There was little hope for alcoholics trapped in the obsessive and compulsive cycle of drinking before AA was founded. Many were simply taken to mental hospitals and institutions to be restrained and allowed to ‘dry out.’ Drying out is a term used to describe an alcoholic undergoing withdrawals from alcohol to ‘sober up.’ Others were taken to church, doctors, psychiatrists, and other organisations to try and rid them of their alcoholism. However, once they were no longer under the influence of either these external pressures or the alcohol, their first action was usually to return to drinking. The disease of alcoholism In the present day, many professionals dealing with alcoholism and alcoholics on a daily basis believe that this condition is a brain disease. It is incurable, progressive and fatal but can be arrested and managed.
For an alcoholic to arrest and manage their disease they need to do two things: one – they need to become sober, and two – they need to remain sober. Time as an in-patient in an alcoholism centre or clinic can help this process immensely.
Achieving sobriety is not something an alcoholic can often do alone. Despite their best intentions, an alcoholic cannot stop drinking without help from outside. This outside help can include support from a 12 Step fellowship, and alcohol addiction counselling at an alcoholism centre.
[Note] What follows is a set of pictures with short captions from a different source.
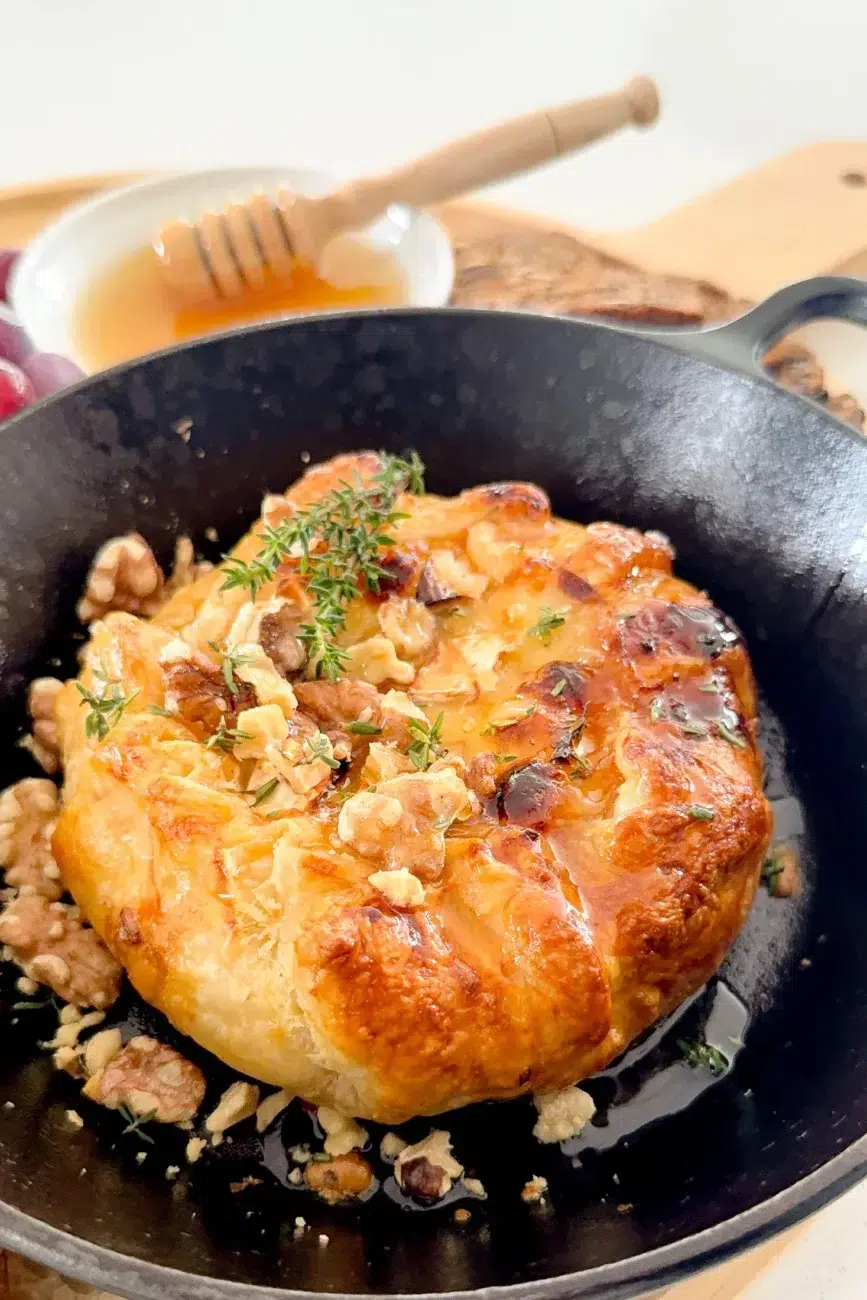 Baked Brie on serving platter with honey and bread
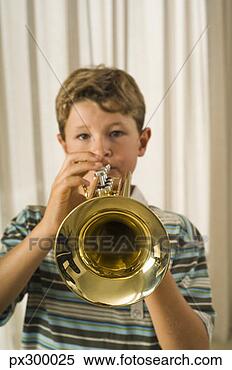 Stock Image - boy playing trumpet. 
fotosearch - search 
stock photos, 
pictures, images, 
and photo clipart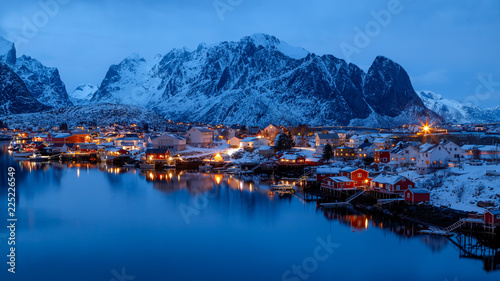 Lofoten islands  Norway. Colorful winter landscape in blue hours. Illuminated fishing village reflected in water. Snowy mountains in background. 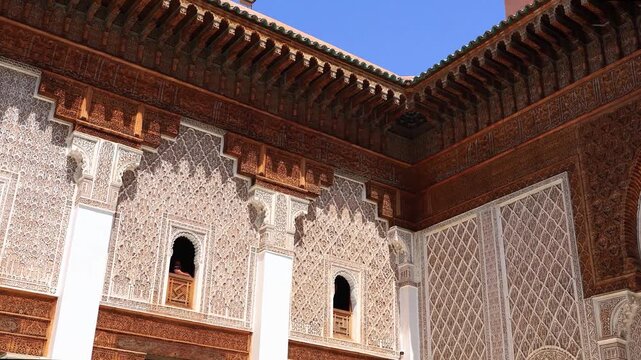 pan up of the details of the exquisite decorated facade in the Patio / Central Courtyard in Madrasa Ben Youssef, Morocco travel 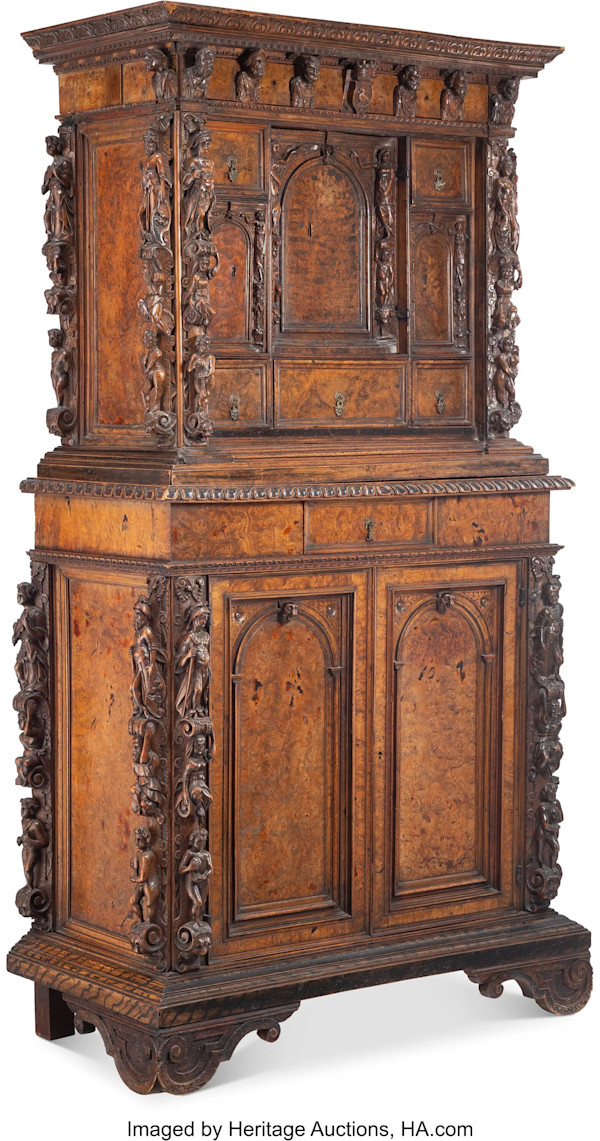 An Italian Carved Walnut Bambocci Cammode, 17th century
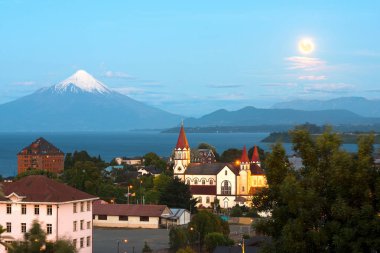 Moon rising on Puerto Varas at the shores of Lake Llanquihue with Osorno Volcano in the back, X Region de Los Lagos, Chile clipart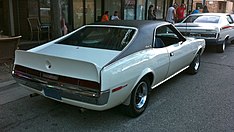 Shows a 1970 AMC Javelin featuring optional full black vinyl-covered roof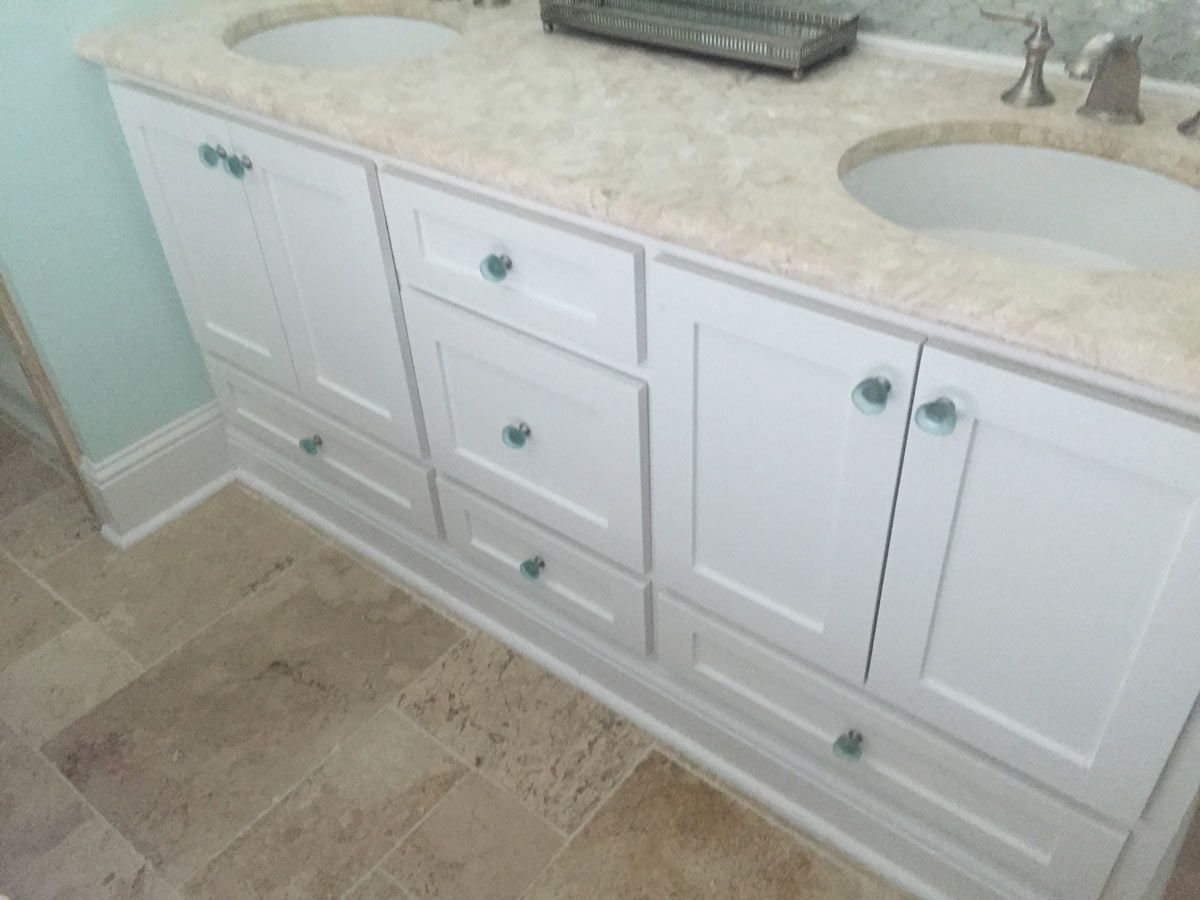 White bathroom vanity with two sinks, marble countertop, and blue knobs.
The disease concept of alcoholism states that the illness is an allergy to alcohol, which is present from birth. Others believe that the disease is caused by external factors, and others believe that the illness is caused by a combination of genetic and environmental aspects. A person with the disease will have a first drink that will change their lives, as the disease is ready and waiting. It has not been proven as yet, but many alcoholics report feeling ‘different’ and ‘like an outsider’ as a child, no matter the evidence to the contrary, such as, how many friends they had.
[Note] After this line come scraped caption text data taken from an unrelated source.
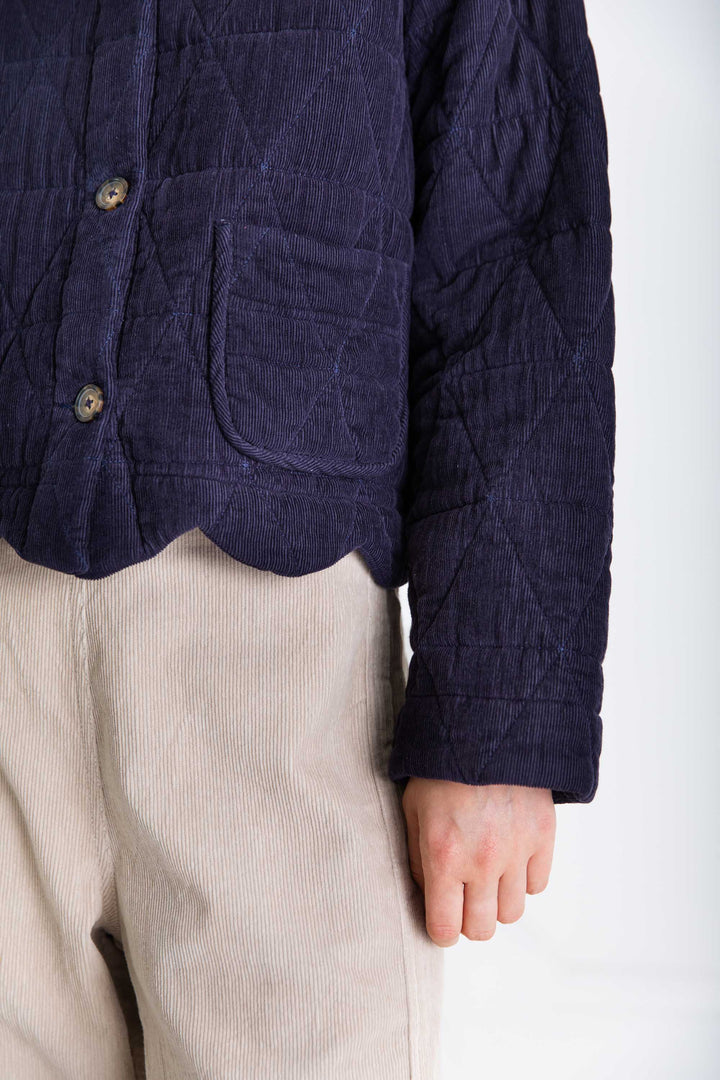 Person wearing a dark blue quilted jacket and beige pants on a white background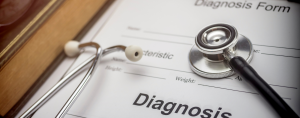 Medical diagnosis form on a clipboard with a stethoscope on top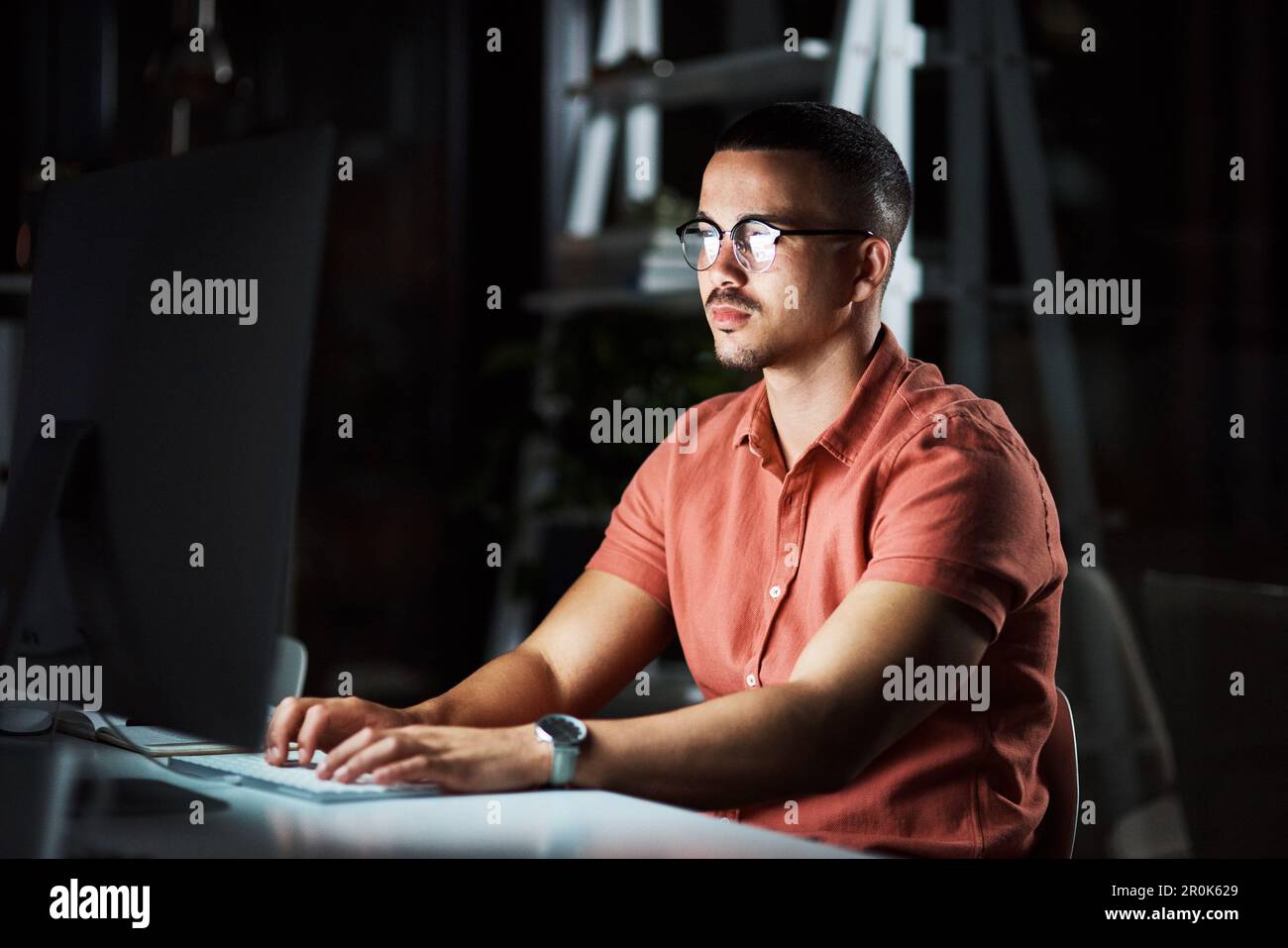 Its time to finish up. a business man using his computer while working ...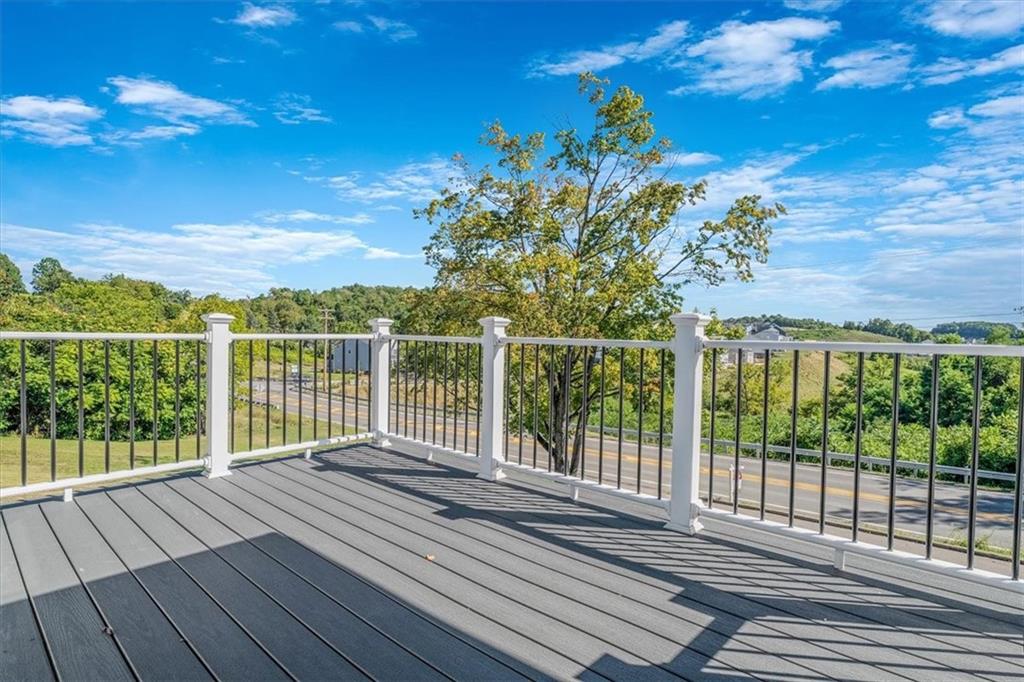 4401 Battle Ridge Road Oakdale, PA 15071 - Photo 46 of 50 a view of a balcony with wooden floor and fence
The signs of alcoholism – what to look out for: Alcoholism is a progressive disease. This means that once a person has moved through the alcohol abuse symptoms and into full blown alcoholism symptoms, the disease will continue to progress unless effective treatment is found at one of many quality rehabs. Fortunately quality addictions treatment is available on the private market in South Africa and the UK & WeDoRecover can arrange immediate admission for yourself or a loved one.
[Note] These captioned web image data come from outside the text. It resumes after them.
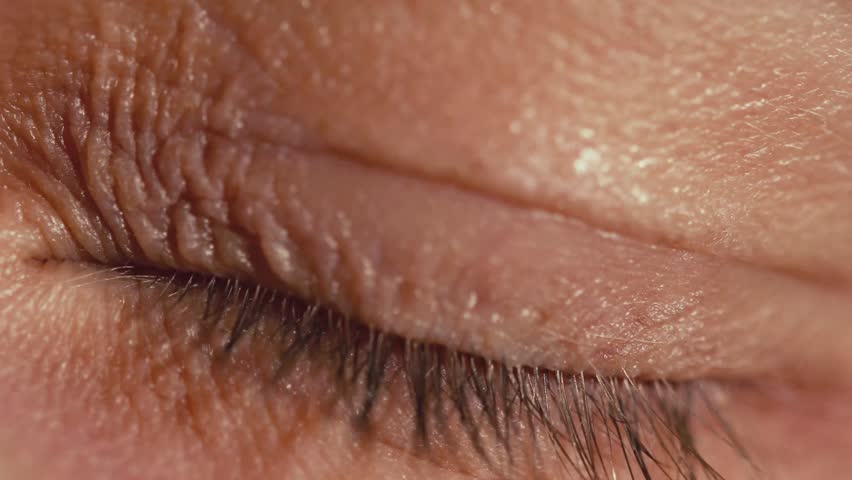 Close-up of a portal passing through an eye. 4K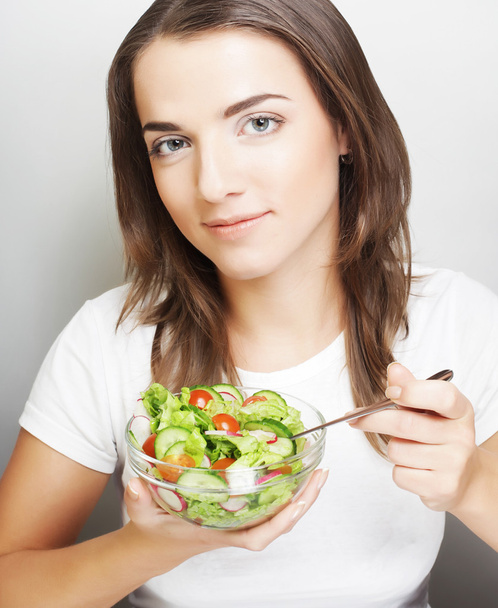 lachende meisje met een salade - Foto, afbeelding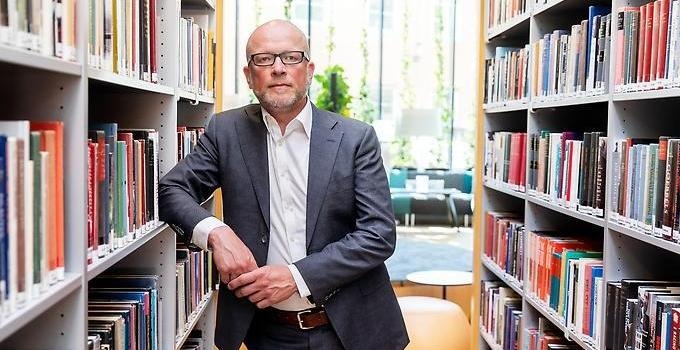 Jann Kleffner står mellan två bokhyllor i Anna Lindh-biblioteket.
A red light indicator of alcoholism is the inability to control alcohol consumption. A person who intends on only having one beer and wakes up without any memory of the previous night as one beer turned into ten, is showing signs of alcoholism. Alcoholics are powerless – once they have consumed one drink, they lose control over their drinking. Another indicator of alcoholism is the consumption of alcohol at inappropriate occasions. An alcoholic comes to work drunk or turns up drunk at a family gathering in the afternoon. Similarly, an alcoholic will drink at inappropriate times of the day, such as in the morning. An alcoholic who has been consuming enough alcohol to become physically addicted will begin to suffer withdrawal symptoms a few hours after their last drink. Alcohol withdrawal can cause shaking, tremors, sweating, muscle pain, increased heart rate and blood pressure, hallucinations and delirium, also known as “delirium tremens” or “DTs”. Seizures are also a possibility.
Alcoholics often need a drink when they wake up to ease their withdrawal symptoms so that they can fulfil their everyday responsibilities. Alcoholics often hide their liquor and are secretive about their drinking. They are able to justify to themselves that they do not have a problem with alcohol, yet they know that others would disapprove. Behavioural changes are also a noticeable indicator of alcoholism. Depression, aggressive behaviour and isolation are common.
What can be done to help An alcoholic can begin the healing process from their illness at an in-patient alcoholism centre. Time spent as a client in such a centre is a very beneficial start. Therapy and alcoholism counselling deal with the symptoms of alcoholism (i.e. drinking) and also the inner troubles, wounds and inability to accept life as it is.
Alcohol rehabilitation and treatment generally includes group therapy, one-to-one therapy, and a 12 Step programme for daily maintenance and support. These will all assist an alcoholic in remaining sober once they leave the alcoholism centre or clinic.